Required tasks:
1. Please reproduce the court opinion excerpt between "In May or June" and "(Smith Dep. 170).", inclusive, substituting "Environmental Claims Unit" for "ECU".
2. List every distinct full calendar date (day, month, and year) that appears in the court opinion excerpt, giving each one only once.

Selected excerpt:
━━━━━━━━━━━━━━━━━━━━━━━━━━━━━━
Out of an excess of caution, I directed the defendants to furnish me with the entire transcript of Ms. Smith's deposition, including the changes sought by Ms. Smith. My review of those submissions confirms that the changes sought by Ms. Smith were wholly inconsequential. (See letter dated Oct. 19, 2001, from Brian Spang, Esq. to Benjamin Reporting Service).
Because the complaint and the Smith Letter are both unsworn, Ms. Smith has failed to adduce any evidence in opposition to the summary judgment motion. Consequently, the defendants' factual assertions must be accepted as true to the extent that they are supported by admissible evidence. See Brittany Dying Printing Corp. v. Griseto, No. 96 Civ. 9218, 2000 WL 1717554, at *3 (S.D.N.Y. Nov. 16, 2000) ("Unsworn statements cannot be considered as evidence in opposition to summary judgment."); Burns v. N YS. Dep't of Corr., No. 83 Civ. 5570, 1989 WL 90803, at *2 (S.D.N Y Aug. 21, 1989) ("[W]here substantial discovery has occurred a pro se party is subject to all strictures of summary judgment."). I nevertheless have described the key discrepancies between the defendants' evidence and the allegations of the Smith Letter in footnotes to this Report and Recommendation.
III. Factual History
The relevant facts are as follows:
A. Job Performance
Ms. Smith began working as a claims analyst for AIG Technical Services, Inc., a subsidiary of AIG, in or around February 2000. (Smith Dep. 13; Aff. of Michael Petropoulos, sworn to on Oct. 17, 2001 ("Petropoulos Aff."), ¶ 2). She was terminated eleven months later on November 10, 2000. (Smith Dep. 67). During her relatively brief stay at AIG, Ms. Smith was assigned to work in the Environmental Claims Unit ("ECU"), which responds to policyholders's claims seeking coverage for environmental contamination. (Petropoulos Aff. ¶ 2). As a claims analyst, Ms. Smith was required to examine and evaluate claims, to determine whether coverage was warranted, and to assess AIG's potential liability. (Smith Dep. 92). Her responsibilities also included the drafting of coverage letters to policyholders. (Id. at 93-94).
In May or June of 2000, defendant Reilly became Ms. Smith's direct supervisor. (Id. at 15-16). Reilly, in turn, reported to Susan Rona ("Rona"), Director of the ECU, who reported to Michael Petropoulos ("Petropoulos"), Assistant Vice-President of the ECU. (Id. at 16). Reilly and Rona shared responsibility for supervising the ECU claims analysts, including Ms. Smith. (Aff. of John Reilly, sworn to on Oct. 17, 2001 ("Reilly Aff."), ¶ 2).
On or about August 2, 2000, Ms. Smith refused to meet with Rona to discuss a corrected "reservation of rights" letter to a policyholder. (Smith Dep. 170).
After Petropoulos learned of this incident, he met with Ms. Smith and warned her that he considered her refusal to her discuss work with a supervisor to be inappropriate and insubordinate behavior. (Id. at 172, 176; Petropoulos Aff. ¶ 3).
On or about August 28, 2000, Ms. Smith was scheduled to participate in certain training which was intended to culminate in a licensing examination. (Petropoulos Aff. Ex. 1). Upon learning that she had been scheduled to take the exam, Ms. Smith informed Reilly and Petropoulos that she was feeling ill. (Smith Dep. 122, 124, 126). Thereafter, however, when Petropoulos directed her to take a sick day and go home, Ms. Smith refused, claiming that she was well enough to continue working at her desk. (Id. at 124).
━━━━━━━━━━━━━━━━━━━━━━━━━━━━━━
Provided material:

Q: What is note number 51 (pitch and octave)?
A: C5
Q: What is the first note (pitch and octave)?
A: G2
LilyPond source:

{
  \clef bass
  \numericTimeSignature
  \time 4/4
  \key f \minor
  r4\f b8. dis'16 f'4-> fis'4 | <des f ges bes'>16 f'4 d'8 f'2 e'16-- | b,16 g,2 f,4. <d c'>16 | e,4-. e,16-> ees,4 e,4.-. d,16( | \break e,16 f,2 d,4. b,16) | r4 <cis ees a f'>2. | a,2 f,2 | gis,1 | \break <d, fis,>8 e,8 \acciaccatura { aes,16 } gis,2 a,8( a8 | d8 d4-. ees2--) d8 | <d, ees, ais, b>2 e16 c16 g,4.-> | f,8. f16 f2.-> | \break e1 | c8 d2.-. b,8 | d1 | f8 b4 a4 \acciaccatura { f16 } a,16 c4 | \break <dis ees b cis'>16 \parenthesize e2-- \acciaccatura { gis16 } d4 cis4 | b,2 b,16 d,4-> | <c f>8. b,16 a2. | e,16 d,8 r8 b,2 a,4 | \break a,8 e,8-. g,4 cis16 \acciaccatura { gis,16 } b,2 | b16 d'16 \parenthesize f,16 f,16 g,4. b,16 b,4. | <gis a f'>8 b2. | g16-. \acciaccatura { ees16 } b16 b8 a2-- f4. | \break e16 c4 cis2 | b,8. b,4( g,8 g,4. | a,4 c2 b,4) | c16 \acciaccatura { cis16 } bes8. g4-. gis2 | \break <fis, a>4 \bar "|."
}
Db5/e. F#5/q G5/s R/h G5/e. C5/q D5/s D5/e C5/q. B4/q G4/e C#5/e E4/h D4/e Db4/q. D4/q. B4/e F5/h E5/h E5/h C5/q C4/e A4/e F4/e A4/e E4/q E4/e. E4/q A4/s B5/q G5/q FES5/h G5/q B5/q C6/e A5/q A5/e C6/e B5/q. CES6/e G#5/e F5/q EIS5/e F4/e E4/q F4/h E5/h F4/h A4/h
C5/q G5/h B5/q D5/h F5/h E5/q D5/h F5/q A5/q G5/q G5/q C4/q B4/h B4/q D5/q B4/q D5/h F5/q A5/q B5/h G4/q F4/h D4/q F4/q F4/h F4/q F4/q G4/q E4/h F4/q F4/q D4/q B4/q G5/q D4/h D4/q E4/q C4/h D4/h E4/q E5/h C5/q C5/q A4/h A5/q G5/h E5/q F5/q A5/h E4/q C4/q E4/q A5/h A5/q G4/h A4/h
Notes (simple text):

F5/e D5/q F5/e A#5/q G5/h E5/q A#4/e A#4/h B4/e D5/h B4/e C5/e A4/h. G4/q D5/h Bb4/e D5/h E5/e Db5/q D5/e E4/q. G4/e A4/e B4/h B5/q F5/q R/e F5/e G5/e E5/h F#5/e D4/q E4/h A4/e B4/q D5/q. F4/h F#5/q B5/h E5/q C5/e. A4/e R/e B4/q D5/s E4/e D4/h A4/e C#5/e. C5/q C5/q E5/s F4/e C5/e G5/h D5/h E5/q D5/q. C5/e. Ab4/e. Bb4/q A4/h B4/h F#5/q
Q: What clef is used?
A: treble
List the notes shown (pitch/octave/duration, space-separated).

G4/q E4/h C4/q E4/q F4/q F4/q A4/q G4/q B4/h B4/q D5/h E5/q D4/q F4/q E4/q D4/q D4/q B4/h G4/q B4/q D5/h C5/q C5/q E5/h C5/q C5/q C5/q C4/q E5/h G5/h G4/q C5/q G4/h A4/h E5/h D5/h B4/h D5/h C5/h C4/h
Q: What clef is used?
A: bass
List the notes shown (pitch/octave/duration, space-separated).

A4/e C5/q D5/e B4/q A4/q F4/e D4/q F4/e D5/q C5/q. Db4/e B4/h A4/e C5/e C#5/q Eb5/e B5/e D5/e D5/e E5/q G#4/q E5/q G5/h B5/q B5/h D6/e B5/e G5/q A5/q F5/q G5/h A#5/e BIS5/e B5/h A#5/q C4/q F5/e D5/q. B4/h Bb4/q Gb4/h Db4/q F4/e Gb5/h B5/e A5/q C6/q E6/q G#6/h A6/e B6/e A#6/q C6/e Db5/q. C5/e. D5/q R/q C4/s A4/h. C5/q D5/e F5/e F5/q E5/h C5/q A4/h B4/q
━━━━━━━━━━━━━━━━━━━━━━━━━━━━━━
Expected outputs:
1.
In May or June of 2000, defendant Reilly became Ms. Smith's direct supervisor. (Id. at 15-16). Reilly, in turn, reported to Susan Rona ("Rona"), Director of the Environmental Claims Unit, who reported to Michael Petropoulos ("Petropoulos"), Assistant Vice-President of the Environmental Claims Unit. (Id. at 16). Reilly and Rona shared responsibility for supervising the Environmental Claims Unit claims analysts, including Ms. Smith. (Aff. of John Reilly, sworn to on Oct. 17, 2001 ("Reilly Aff."), ¶ 2).
On or about August 2, 2000, Ms. Smith refused to meet with Rona to discuss a corrected "reservation of rights" letter to a policyholder. (Smith Dep. 170).

2.
- Oct. 19, 2001
- Nov. 16, 2000
- Aug. 21, 1989
- Oct. 17, 2001
- November 10, 2000
- August 2, 2000
- August 28, 2000